22 Millionen Euro für Corona-Propaganda an eine Werbeagentur

Die Werbeagentur Scholz & Friends (S & F) erhielt nach Angaben von fragdenstaat.de einen vierjährigen Vertrag über 22 Millionen Euro für die „Konzeption und Durchführung von Kommunikationsdienstleistungen“ im Zusammenhang mit der bundesweiten Corona-Kommunikation. Zu den Aufgaben gehört auch „das permanente Monitoring der Social Media-Kommunikation, um schnell in Echtzeit auf Falschmeldungen und aktuelle Entwicklungen reagieren zu können.“

Fallen auch Ihnen die zahllosen aggressiven Leser-Kommentare auf, die den Staat für seine Maßnahmen, vor allem für die Lockdowns, vehement in Schutz nehmen? Es gibt kaum Nachfragen, keine Neugier, keine Überlegung, wer für den Schaden durch die Lockdowns aufkommen soll. Stets ertönen dieselben Klagen über mangelnde Solidarität und den Egoismus der „Freigänger“. Spiegelt sich in den Kommentaren wirklich die geistige Verfassung der Menschen im Jahr 2020 wider? Woher kommt die Wut auf Kritiker der Corona-Maßnahmen?

Leserbriefe haben einen großen Einfluss auf die Meinungsbildung. Das weiß natürlich auch die Bundesregierung. Sie ist nicht so doof, wie sie bisweilen in Erscheinung tritt.

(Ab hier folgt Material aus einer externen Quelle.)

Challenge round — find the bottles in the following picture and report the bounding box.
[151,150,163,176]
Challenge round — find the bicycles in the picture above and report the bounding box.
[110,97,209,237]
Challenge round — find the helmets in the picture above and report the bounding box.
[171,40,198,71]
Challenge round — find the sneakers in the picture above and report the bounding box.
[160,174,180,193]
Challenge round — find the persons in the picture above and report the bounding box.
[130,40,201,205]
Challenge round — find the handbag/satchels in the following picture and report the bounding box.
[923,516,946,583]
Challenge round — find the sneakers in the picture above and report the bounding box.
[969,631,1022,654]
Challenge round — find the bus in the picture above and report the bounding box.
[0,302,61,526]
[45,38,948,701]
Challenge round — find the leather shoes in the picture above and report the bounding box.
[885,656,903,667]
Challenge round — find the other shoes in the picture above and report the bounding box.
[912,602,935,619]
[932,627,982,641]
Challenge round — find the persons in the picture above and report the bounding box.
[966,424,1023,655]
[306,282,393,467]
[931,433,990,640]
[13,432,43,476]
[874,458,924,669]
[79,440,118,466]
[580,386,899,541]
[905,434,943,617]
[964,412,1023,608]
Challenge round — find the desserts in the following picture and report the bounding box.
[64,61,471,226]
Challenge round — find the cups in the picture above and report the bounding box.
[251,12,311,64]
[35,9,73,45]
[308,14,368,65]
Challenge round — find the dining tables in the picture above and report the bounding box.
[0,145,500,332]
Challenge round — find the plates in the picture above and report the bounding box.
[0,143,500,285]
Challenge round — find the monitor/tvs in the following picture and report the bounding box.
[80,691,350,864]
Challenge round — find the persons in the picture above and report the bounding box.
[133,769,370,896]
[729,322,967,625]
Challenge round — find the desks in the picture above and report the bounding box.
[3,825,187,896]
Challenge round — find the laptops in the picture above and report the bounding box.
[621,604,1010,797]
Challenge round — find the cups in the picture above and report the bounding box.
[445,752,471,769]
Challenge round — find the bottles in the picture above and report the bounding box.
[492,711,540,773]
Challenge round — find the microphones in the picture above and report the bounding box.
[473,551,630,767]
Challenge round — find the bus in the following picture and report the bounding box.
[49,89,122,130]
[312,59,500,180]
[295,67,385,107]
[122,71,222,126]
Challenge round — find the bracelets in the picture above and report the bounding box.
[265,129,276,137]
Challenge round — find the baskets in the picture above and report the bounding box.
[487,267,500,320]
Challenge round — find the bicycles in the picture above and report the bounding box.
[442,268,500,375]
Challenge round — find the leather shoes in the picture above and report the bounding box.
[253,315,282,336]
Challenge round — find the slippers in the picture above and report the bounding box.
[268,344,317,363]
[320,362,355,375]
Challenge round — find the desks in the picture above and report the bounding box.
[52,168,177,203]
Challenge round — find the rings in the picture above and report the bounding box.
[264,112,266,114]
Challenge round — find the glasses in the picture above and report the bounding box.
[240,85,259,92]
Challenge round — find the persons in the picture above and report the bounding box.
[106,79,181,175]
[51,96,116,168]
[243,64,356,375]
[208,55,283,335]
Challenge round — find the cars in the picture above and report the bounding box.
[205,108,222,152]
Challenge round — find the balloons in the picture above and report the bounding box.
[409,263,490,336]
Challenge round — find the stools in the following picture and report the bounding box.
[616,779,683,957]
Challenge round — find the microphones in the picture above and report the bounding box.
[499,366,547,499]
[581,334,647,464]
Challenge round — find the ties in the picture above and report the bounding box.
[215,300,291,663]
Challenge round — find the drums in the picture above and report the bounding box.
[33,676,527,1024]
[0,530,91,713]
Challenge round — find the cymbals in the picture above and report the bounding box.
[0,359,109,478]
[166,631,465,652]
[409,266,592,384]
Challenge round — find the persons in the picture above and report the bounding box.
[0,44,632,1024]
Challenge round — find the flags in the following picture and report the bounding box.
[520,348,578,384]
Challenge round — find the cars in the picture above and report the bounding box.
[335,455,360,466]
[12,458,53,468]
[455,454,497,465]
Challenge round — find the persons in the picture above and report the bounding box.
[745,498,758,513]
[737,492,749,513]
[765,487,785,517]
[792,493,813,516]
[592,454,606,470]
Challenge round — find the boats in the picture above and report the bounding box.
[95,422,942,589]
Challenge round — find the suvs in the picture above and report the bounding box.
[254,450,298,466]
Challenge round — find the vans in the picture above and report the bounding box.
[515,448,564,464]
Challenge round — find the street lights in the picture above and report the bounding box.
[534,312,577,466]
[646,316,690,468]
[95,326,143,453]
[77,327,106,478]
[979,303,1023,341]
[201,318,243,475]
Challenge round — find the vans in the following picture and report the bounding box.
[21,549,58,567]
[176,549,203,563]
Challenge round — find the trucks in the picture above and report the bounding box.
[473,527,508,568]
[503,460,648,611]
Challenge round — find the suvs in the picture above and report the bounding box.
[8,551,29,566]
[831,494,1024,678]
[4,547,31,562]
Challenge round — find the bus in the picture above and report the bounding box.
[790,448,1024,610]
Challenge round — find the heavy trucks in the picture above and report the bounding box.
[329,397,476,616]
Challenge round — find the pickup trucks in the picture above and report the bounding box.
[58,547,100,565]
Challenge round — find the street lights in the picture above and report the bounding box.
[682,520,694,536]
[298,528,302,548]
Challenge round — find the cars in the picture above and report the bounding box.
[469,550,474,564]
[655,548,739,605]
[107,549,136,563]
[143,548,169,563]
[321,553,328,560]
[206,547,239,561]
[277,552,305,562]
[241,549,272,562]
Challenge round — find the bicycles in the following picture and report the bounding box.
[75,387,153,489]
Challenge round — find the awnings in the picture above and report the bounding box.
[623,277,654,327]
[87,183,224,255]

Weil sie viel vorausschauender denkt (Merkel: „Selbst ich, die ich nicht Latein gelernt habe, habe mir das gemerkt: „Alles vom Ende her denken.“) als man bei den hoppla-hopp-Entscheidungen für Lockdowns meinen könnte, hat die Regierung bereits im Frühjahr 2020 vorgedacht und eine Werbeagentur mit der Wahrung der Staatsinteressen beauftragt. Die Agentur schuf den Slogan den die Bevölkerung verinnerlichen sollte: #wirbleibenzuhause.“

Der Agentur-Vertrag läuft über 4 Jahre bis 2024. Es verhält sich also nicht so, dass die Bundesregierung keinen Plan hat, was ihr Kritiker vorwerfen – sie versteht unter Plan nur etwas völlig anderes als wir.

Das propagandistische Meisterwerk des Regierungsplans besteht darin, die Bevölkerung dazu zu bringen, die Einschränkungen ihrer Grundrechte und ihrer Bewegungsfreiheit zu akzeptieren. Das scheint nach einem Jahr der Maßregelungen, Bevormundungen und Bestrafungen, der Zerstörung von Existenzen und der Grausamkeiten gegenüber Kindern und alten Menschen noch immer zu gelingen. In Tausenden von Leserbriefen wird erschreckend deutlich, dass die Maßnahmen für viele Leser nicht streng genug und die Strafen für Menschen, die sich den „Regeln“ nicht fügen, nicht hoch genug sein können. Von Aufrufen zur Denunziation, zu Verhaftungen, bis zu Erschießungen ist alles dabei. Diese Vorschläge werden von Facebook nicht als Aufrufe zum Hass oder zur Gewalt geahndet.

Die Gelüste nach Rache und Bestrafung der Abweichler („Coronaleugner“, „Rechtsextremisten“) folgen auf jede Veröffentlichung der Medien über Corona-Dissidenten wie ein automatisierter Reflex. Ein Erfolg von Bots, Computerprogrammen, die weitgehend automatisch sich wiederholende Aufgaben abarbeiten, ohne dabei auf eine Interaktion mit einem menschlichen Benutzer angewiesen zu sein? Oder spiegelt sich in den Kommentaren wirklich die geistige Verfassung der Menschen im Jahr 2020/2021 wider? Woher kommt die Wut auf Kritiker der Corona-Maßnahmen?

Frag den Staat

Die Spur der wachsenden Aggression in der Bevölkerung führt direkt zur Bundesregierung.

Die Online-Plattform fragdenstaat.de hat sich am 12. April 2020 erstmals mit einer Anfrage an das Bundesministerium für Gesundheit (BMG) gewandt. Auf Basis des Informationsfreiheitsgesetzes sowie anderer Gesetze hat die Internetplattform grundsätzlich die Möglichkeit, Anfragen an Behörden zu stellen. Sie hat dementsprechend einen Antrag auf Zugang zu amtlichen Informationen gestellt. fragdenstaat.de wollte von dem Gesundheitsministerium wissen, welche PR-Agenturen die Kampagnen bzgl. Corona (SARS-CoV-2 bzw. Covid-19) die Bundesregierung bzw. Ihr Ministerium bisher beraten bzw. entwickeln, in welchem Umfang dies geschieht und wer sie inhaltlich berät?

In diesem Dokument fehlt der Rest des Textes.